## Короткое задание:
Перечислите все роли, в которых, согласно последнему предложению фрагмента о Раневской, она предстает в своих воспоминаниях, письмах и комментариях.

## Фрагмент документа:
-=-=-

Заставить человека улыбнуться...
- Пожалуй, по известности и популярности мало кто мог сравниться с Фаиной Георгиевной Раневской. Даже тогда, когда она уже не снималась в кино. ее знали и любили. В прошлом году издательство «Искусство» выпустило сборник статей и воспоминаний «О Раневской». В данной публикации мы обращаемся к необычайно интересному и богатому архиву Ф. Г. Раневской. В нем много воспоминаний актрисы о друзьях-товарищах, богатое эпистолярное наследие. Ф. Г. Раневская была на редкость скромным человеком, но с большим чувством собственного достоинства. На фотографии, разрезанной пополам (на сохранившейся части изображен Юрий Гагарин), рукой Ф. Г. Раневской на обороте написано: «Я стояла слева от него, расплылась в идиотской улыбке.... Себя на этом фото оторвала. Мне казалось нескромным стоять рядом с ним. Теперь жалею, что оторвала. 1975 г. Зима». На фотографии Пастернака на обороте надпись: «Борис Леонидович подарил мне фото, которое я прячу, потому что он надписал: «Самому искусству— Раневской». (А в 1981 году она писала: «Нестерпимо горько и больно за моего дорогого родного Бориса Леонидовича... Каким же он был добрым и щедрым»). В своих воспоминаниях, письмах и комментариях Ф. Г. Раневская предстает не только как художник, но и как тонкий аналитик, умный собеседник, истинный патриот.

-=-=-

(Данные о пространственных отношениях)
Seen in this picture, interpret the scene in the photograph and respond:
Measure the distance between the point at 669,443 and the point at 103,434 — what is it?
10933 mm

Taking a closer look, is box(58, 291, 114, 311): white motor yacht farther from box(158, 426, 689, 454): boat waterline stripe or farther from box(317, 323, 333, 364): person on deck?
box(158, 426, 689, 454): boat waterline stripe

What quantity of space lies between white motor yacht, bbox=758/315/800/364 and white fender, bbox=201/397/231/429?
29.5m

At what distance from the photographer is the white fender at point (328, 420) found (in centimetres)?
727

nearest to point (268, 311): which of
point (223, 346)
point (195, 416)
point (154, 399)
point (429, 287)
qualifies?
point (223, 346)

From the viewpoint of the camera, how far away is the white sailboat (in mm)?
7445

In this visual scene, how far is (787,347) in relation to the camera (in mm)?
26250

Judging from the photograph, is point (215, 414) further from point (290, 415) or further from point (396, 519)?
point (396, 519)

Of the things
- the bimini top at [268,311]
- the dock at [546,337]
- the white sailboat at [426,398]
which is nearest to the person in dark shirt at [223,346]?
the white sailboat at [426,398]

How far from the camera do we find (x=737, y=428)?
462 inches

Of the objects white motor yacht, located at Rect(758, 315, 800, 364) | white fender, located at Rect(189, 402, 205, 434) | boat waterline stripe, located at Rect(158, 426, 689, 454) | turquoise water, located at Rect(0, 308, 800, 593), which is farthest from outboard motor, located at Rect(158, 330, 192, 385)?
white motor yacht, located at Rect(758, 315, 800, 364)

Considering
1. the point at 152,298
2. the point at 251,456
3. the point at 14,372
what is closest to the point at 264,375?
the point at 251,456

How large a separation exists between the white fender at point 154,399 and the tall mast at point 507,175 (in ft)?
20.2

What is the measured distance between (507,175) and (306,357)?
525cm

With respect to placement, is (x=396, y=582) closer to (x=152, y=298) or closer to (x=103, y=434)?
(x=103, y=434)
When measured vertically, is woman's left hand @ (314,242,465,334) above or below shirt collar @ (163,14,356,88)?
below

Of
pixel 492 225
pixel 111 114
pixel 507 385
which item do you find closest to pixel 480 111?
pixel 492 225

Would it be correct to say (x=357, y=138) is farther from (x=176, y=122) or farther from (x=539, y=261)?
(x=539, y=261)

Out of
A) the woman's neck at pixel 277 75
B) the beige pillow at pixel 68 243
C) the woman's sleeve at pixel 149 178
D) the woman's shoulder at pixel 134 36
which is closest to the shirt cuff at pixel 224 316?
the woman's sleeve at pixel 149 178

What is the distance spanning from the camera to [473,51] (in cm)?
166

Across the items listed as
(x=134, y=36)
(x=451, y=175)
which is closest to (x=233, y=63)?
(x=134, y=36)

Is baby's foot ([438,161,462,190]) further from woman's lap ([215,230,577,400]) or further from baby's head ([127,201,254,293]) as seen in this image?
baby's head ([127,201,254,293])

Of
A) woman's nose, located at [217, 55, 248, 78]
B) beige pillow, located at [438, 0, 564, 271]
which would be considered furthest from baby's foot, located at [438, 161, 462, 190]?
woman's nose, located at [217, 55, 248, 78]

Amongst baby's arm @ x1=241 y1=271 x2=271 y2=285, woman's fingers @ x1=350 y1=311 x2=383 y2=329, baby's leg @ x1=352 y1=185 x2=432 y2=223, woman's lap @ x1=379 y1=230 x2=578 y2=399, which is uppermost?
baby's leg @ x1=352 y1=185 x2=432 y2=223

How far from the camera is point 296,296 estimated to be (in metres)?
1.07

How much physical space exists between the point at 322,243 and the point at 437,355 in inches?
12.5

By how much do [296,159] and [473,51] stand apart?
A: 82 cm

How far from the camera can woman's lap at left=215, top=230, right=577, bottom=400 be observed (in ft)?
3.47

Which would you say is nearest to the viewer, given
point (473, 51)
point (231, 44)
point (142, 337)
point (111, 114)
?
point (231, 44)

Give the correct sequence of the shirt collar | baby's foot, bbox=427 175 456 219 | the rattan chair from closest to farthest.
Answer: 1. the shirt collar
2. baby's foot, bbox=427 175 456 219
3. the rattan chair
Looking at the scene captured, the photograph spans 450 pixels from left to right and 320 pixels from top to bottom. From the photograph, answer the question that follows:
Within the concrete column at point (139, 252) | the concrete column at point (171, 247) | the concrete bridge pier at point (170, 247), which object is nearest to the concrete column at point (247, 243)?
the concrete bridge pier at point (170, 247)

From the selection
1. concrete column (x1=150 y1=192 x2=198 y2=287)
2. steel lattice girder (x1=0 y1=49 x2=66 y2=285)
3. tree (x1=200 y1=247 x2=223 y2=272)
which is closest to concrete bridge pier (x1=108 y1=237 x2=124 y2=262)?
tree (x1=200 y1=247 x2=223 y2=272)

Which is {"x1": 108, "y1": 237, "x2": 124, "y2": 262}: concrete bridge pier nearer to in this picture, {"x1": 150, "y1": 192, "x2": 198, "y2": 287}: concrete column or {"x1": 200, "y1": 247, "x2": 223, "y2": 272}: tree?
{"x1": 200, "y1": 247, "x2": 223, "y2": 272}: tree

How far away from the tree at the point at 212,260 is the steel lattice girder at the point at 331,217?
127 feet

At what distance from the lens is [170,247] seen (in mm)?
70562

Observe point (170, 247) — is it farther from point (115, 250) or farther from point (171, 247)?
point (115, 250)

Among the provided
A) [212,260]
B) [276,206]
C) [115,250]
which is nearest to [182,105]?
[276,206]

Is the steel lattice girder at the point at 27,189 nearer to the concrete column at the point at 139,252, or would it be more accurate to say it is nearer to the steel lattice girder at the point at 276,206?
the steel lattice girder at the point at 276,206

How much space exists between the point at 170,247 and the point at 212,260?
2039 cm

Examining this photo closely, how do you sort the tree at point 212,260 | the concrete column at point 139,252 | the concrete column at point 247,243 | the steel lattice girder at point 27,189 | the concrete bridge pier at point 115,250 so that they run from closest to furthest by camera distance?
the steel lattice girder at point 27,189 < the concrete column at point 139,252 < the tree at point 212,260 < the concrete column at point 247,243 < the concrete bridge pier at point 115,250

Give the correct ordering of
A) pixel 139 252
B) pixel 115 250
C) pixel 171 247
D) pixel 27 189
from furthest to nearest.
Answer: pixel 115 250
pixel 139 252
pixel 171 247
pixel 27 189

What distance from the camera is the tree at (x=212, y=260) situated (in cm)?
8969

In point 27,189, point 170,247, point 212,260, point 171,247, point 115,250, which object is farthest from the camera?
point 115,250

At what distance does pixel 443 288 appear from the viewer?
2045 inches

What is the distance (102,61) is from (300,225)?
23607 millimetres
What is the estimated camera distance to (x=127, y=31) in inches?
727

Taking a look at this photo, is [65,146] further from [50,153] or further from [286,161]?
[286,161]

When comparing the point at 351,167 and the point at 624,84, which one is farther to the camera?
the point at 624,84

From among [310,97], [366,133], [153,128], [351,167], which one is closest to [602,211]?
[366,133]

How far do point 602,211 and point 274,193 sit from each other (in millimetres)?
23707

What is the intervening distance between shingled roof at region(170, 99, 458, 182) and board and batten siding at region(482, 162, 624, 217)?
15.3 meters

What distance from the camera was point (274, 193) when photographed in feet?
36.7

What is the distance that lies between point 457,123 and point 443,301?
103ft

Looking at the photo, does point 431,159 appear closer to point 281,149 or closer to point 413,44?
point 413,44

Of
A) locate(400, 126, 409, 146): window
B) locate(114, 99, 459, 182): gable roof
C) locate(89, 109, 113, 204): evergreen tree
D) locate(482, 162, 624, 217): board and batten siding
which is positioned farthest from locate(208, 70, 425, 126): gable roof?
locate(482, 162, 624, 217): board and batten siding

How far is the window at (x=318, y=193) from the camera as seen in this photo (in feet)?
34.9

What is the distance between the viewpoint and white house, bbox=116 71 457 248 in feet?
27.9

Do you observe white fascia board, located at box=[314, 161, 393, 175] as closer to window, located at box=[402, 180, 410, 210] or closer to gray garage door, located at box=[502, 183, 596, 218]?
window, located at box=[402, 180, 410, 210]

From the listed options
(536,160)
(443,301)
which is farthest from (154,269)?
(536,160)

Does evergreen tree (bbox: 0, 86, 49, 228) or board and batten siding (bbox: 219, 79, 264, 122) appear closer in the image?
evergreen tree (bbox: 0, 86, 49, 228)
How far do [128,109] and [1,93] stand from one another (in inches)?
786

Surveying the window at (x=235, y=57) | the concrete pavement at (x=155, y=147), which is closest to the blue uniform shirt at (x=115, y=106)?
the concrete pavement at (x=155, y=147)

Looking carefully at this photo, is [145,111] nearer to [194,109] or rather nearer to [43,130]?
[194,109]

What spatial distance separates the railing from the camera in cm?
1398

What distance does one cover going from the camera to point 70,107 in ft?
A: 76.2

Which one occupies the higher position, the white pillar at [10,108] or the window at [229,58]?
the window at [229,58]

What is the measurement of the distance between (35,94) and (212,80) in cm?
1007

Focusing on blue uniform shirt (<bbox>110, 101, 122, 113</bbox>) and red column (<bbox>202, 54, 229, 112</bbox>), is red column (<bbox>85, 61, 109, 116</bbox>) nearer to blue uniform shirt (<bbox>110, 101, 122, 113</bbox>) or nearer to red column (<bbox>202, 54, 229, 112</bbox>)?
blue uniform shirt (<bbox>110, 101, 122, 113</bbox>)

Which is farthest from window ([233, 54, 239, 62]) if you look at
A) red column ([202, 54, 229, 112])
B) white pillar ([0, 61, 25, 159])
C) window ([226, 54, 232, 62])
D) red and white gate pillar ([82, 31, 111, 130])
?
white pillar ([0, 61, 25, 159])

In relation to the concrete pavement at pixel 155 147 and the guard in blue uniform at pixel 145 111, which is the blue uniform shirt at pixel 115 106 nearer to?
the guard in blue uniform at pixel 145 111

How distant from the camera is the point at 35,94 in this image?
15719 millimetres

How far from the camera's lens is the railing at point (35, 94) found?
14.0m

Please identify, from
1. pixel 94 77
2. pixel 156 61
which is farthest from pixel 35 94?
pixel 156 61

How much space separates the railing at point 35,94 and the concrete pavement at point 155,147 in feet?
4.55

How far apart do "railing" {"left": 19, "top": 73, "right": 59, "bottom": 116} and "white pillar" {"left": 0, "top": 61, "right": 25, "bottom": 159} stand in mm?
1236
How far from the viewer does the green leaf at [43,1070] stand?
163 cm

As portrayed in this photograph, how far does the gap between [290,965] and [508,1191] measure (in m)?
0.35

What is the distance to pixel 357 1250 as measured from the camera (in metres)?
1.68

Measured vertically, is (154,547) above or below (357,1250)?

-=-=-

## Ответ на задание:
- художник
- тонкий аналитик
- умный собеседник
- истинный патриот